● To do:
Reproduce the post "Our Angels <3" below word for word, from its title to its last line, keeping every spelling and punctuation mark as it appears.

● Text segment:
+--

Our Angels <3

by | 2012 | Real Stories

im not sure how to start off i geuss ill start off like this…..Dec 31 ,2010 was a day that changed my life forever i was 13 and i got pregnant when my family found out they fliped out they all wanted me to get an abortion including the father of my child his mom […]

im not sure how to start off i geuss ill start off like this…..
Dec 31 ,2010 was a day that changed my life forever i was 13 and i got pregnant when my family found out they fliped out they all wanted me to get an abortion including the father of my child his mom and dad wanted me to keep the baby and i made the choice to keep the baby i found out i was having a little girl at 19 weeks i was so excited and ready to be a mommy i choose teh name Heather Ann Jordan she was gonna be named after my sister who had died and her middle name was the fathers granmothers middle name i thought it was perfect, day by day went by and i got more excited everyday and everyday my family disowned me a little more when i was 8 months i had to be rushed to the hospital somthing went wrong and heather died :'( i had to give birth to a dead baby girl when i gave birth to her they asked me if i wanted to hold her,if i wanted pics of her and, what i wanted to do with her body of course i wanted to hold her so i said yes, i held her and cried and cried i just prayed to god just let this be a bad dream let her be ok but i never woke up from this bad dream in the end my family and her father all got what they wanted except me i didnt get my babygirl i felt so lost i cried for months i still cry till this day about what happened to my baby girl i have an angel up there and everyday i just want to end my life and be with her but i dont i pray everyday and talk to her now im with a steady guy and were engaged hes amazing and where in love he went through the same thing he was having a babygirl her name was gonna be evilin and something went wrong with her and she died evilins mom was 8 months pregnant turns out we where the excat weeks along when we lost our baby girls now i just found out im 5week along and me and my fiance are so happy where not telling anyone until i start to show so they cant do anything about it.We both still miss our daughters and still both cry but we know there all taken care of up in heaven <3 R.I.P Heather Ann Jordan,and Evilin Marisa Eastman. Our angels!

+--

● Data:

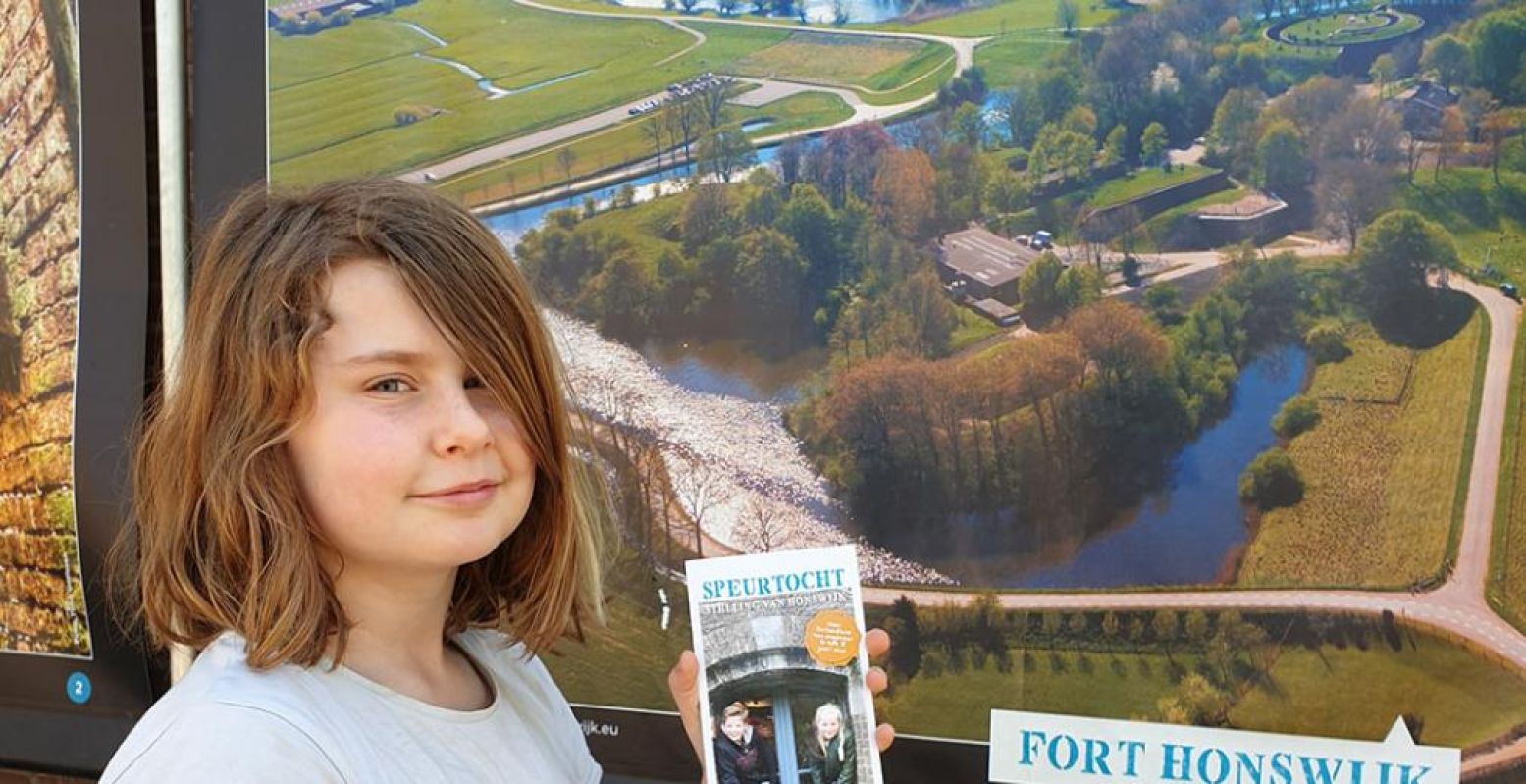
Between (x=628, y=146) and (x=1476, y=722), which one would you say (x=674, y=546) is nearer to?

+--

● The completed task:
Our Angels <3

by | 2012 | Real Stories

im not sure how to start off i geuss ill start off like this…..Dec 31 ,2010 was a day that changed my life forever i was 13 and i got pregnant when my family found out they fliped out they all wanted me to get an abortion including the father of my child his mom […]

im not sure how to start off i geuss ill start off like this…..
Dec 31 ,2010 was a day that changed my life forever i was 13 and i got pregnant when my family found out they fliped out they all wanted me to get an abortion including the father of my child his mom and dad wanted me to keep the baby and i made the choice to keep the baby i found out i was having a little girl at 19 weeks i was so excited and ready to be a mommy i choose teh name Heather Ann Jordan she was gonna be named after my sister who had died and her middle name was the fathers granmothers middle name i thought it was perfect, day by day went by and i got more excited everyday and everyday my family disowned me a little more when i was 8 months i had to be rushed to the hospital somthing went wrong and heather died :'( i had to give birth to a dead baby girl when i gave birth to her they asked me if i wanted to hold her,if i wanted pics of her and, what i wanted to do with her body of course i wanted to hold her so i said yes, i held her and cried and cried i just prayed to god just let this be a bad dream let her be ok but i never woke up from this bad dream in the end my family and her father all got what they wanted except me i didnt get my babygirl i felt so lost i cried for months i still cry till this day about what happened to my baby girl i have an angel up there and everyday i just want to end my life and be with her but i dont i pray everyday and talk to her now im with a steady guy and were engaged hes amazing and where in love he went through the same thing he was having a babygirl her name was gonna be evilin and something went wrong with her and she died evilins mom was 8 months pregnant turns out we where the excat weeks along when we lost our baby girls now i just found out im 5week along and me and my fiance are so happy where not telling anyone until i start to show so they cant do anything about it.We both still miss our daughters and still both cry but we know there all taken care of up in heaven <3 R.I.P Heather Ann Jordan,and Evilin Marisa Eastman. Our angels!